The bottom ply is sized to over hang the sides slightly, which allows for some adjustment. But you need to transfer the location of the side, onto the bottom, so you know where it is. This simple little jig does the trick.
Then you can take down the edge to the side, first by sanding.
And then using the block planes, and ending up with a long board. We also call that a "Torture Board". This one is sized for an opened out 3 x 21 sanding belt. Takes out any highs down to the lows.
Then you pre-cut the fiberglass tape, roll it up and lay it out in roughly the orientation. It'll go in, so can be just grabbed as needed.
Then we have some more fun, mixing epoxy. Hard part is pretty much over.
Pre-wet the areas that'll be taped. Note the keel was done first so there's no need to lean across wet epoxy. Obvious huh? See the apron?
And put the tape in place - just enough to get it wet, with no puddles. It should leave a matte look.
And it's all done, waiting to cure. begins in a bit.

Not a tremendous lot of progress today. Had some company - friends I'd stop working to visit any day. But, the first order of business was to grind the fiberglass tape edges smooth. Nasty, dusty job, so no pictures during the process.

Here's what it looked like after grinding though.
Here's a closer look. This is in the corner of the stern transom.
And then back to the plans - next step is getting the parts under the seat set up and fitted. I'm making some minor modifications so this takes a bit longer.
Center line bulkhead, seat support being fitted.
All parts fitted and clamped into place.
And everything filleted and taped.
Here I'm using up some excess filleting material on transom corners. I always leave a few small jobs so I can use up excess, or try to anyway.

The next goal is to finish the framing for under the rowing seat, layout the seats, and glass the bottom of the after section. Hopefully.

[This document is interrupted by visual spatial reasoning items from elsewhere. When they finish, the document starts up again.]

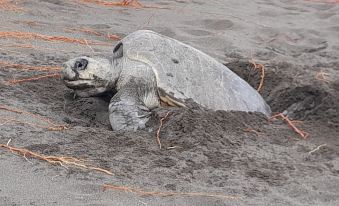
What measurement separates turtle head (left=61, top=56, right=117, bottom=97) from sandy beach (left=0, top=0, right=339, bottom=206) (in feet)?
0.35

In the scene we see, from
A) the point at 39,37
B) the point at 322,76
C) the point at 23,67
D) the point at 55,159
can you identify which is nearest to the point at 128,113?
the point at 55,159

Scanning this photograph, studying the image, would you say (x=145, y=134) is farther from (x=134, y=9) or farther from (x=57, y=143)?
(x=134, y=9)

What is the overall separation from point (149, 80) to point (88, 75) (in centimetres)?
34

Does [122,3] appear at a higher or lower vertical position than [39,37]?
lower

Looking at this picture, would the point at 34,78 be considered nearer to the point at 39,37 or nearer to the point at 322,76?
the point at 39,37

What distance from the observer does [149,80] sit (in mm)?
3213

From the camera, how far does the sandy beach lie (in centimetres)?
222

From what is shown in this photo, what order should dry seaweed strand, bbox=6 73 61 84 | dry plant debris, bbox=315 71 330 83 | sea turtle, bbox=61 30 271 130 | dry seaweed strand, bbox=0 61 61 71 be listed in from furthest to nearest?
dry plant debris, bbox=315 71 330 83 < dry seaweed strand, bbox=0 61 61 71 < dry seaweed strand, bbox=6 73 61 84 < sea turtle, bbox=61 30 271 130

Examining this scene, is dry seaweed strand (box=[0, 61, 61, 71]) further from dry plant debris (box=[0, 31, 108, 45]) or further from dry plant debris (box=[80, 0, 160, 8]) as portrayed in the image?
dry plant debris (box=[80, 0, 160, 8])

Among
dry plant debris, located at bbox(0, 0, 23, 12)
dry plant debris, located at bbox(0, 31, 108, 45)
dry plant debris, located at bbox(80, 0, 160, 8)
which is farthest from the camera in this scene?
dry plant debris, located at bbox(80, 0, 160, 8)

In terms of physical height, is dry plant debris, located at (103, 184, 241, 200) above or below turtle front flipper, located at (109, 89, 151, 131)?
above

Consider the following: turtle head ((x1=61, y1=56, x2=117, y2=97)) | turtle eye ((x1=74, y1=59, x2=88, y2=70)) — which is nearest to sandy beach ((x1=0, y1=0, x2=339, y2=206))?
turtle head ((x1=61, y1=56, x2=117, y2=97))

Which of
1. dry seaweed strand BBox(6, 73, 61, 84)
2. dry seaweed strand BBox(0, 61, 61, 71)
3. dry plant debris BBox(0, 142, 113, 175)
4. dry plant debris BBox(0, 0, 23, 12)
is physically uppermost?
dry plant debris BBox(0, 142, 113, 175)

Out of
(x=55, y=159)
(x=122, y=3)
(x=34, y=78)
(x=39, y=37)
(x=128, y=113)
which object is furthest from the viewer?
(x=122, y=3)
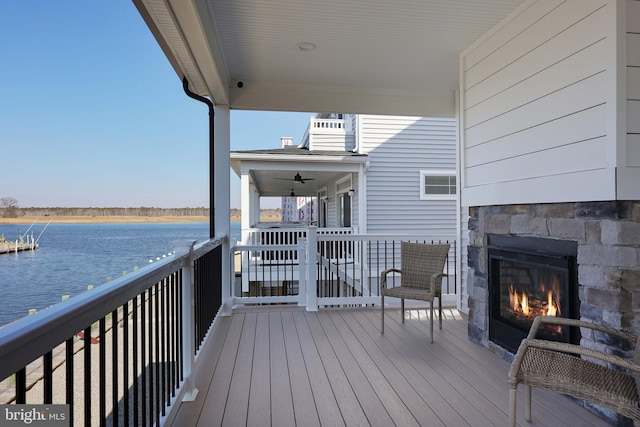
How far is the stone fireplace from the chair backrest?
0.60 metres

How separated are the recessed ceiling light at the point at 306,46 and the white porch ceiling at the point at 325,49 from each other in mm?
42

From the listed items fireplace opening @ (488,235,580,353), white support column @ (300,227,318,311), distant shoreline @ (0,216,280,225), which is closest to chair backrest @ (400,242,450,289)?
fireplace opening @ (488,235,580,353)

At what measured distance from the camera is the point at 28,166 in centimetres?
153

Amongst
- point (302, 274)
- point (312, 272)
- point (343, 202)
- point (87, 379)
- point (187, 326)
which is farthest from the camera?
point (343, 202)

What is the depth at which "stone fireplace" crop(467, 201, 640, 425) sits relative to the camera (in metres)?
2.07

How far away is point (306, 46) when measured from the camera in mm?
3705

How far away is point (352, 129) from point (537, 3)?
22.5 ft

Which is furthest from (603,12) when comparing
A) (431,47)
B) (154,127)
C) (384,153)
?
(154,127)

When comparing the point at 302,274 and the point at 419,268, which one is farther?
the point at 302,274

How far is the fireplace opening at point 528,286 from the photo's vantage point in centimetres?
246

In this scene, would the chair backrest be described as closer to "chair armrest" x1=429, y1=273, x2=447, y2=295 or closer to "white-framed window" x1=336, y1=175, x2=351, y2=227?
"chair armrest" x1=429, y1=273, x2=447, y2=295

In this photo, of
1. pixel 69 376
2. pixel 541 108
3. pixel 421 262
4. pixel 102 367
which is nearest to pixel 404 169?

and I'm really done counting days.

Really, I didn't make a whole bunch of progress this day. I had some other things to do, and the dinghy work was kinda fiddley. But here ya go:

I'm building a storage compartment in bow of dinghy, which isn't on plans, so every thing has to be built "in place". After much measuring, re-leveling, re squaring, etc, a pattern was made from heavy cardboard for the cross ways (thwartships) bulkhead.
The pattern was then transferred to the plywood.
And cut out and fitted into place.

Then filleted and taped.
Sometimes it takes a LOT of clamps to make sure every thing stays put, where it should, because once the epoxy kicks, it's set in stone so to speak.
And a final shot, just because it was a neat shot and I liked it.

I quit early today - this older guy was tired.